André Daguin, Prédident de l'Umih restauration
Entre Christine Pujol, présidente contestée du principal syndicat de restaurateurs, l'Umih, et son prédécesseur et successeur par intérim André Daguin, c'est une guerre sourde, qui dure depuis des mois. A peine élue, Christine Pujol s'est vue destituée en novembre lors d'une assemblée générale extraordinaire, organisée en marge du congrès annuel du syndicat. Cette réunion avait alors désigné André Daguin comme président par intérim en charge d'organiser de nouvelles élections. Depuis, Christine Pujol a saisi la justice - et plus possible pour la présidente déchue d'accéder à son bureau, au siège du syndicat.

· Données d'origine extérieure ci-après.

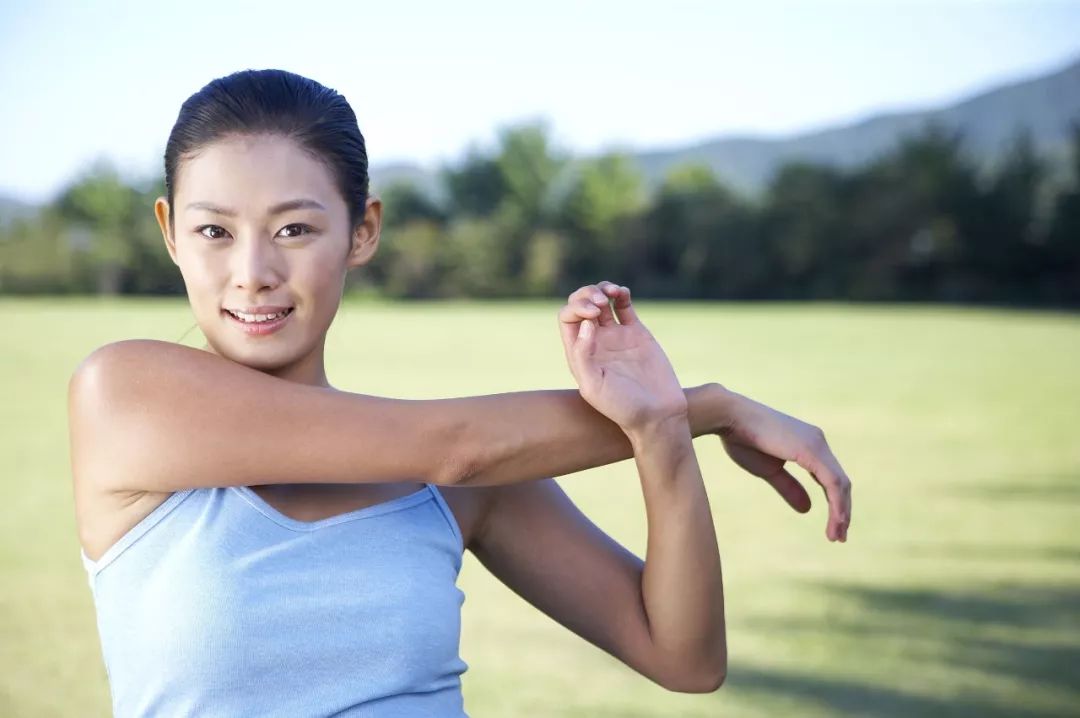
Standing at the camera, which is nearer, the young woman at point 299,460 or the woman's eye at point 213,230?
the young woman at point 299,460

La confrontation était inévitable et le psychodrame a éclaté mercredi, au lendemain d'une décision judiciaire qui n'a pas tranché sur le fond, lorsque la présidente est revenue de force dans son bureau. La serrure avait été changée : elle a fait intervenir un serrurier. Et depuis lors, elle campe là avec quelques soutiens, affirmant à qui veut l'entendre que si elle est revenue, "c'est pour rester". Elle affirme qu'elle a décidé d'occuper son bureau pour tenter de "trouver une solution". Selon un communiqué de la nouvelle direction, qui lui est notoirement hostile, tout ce qu'elle a tenté en fait, c'est de négocier son départ contre des indemnités financières pour elle et une collaboratrice, ainsi que la prise en charge de frais de justice. Ce que conteste vivement son entourage : "elle n'est pas là pour une histoire d'argent", assure-t-on, rappelant que la présidente déchue est à la tête de quatre hôtels-restaurants à Carcassonne.
"Elle a perdu, il faut qu'elle s'en aille"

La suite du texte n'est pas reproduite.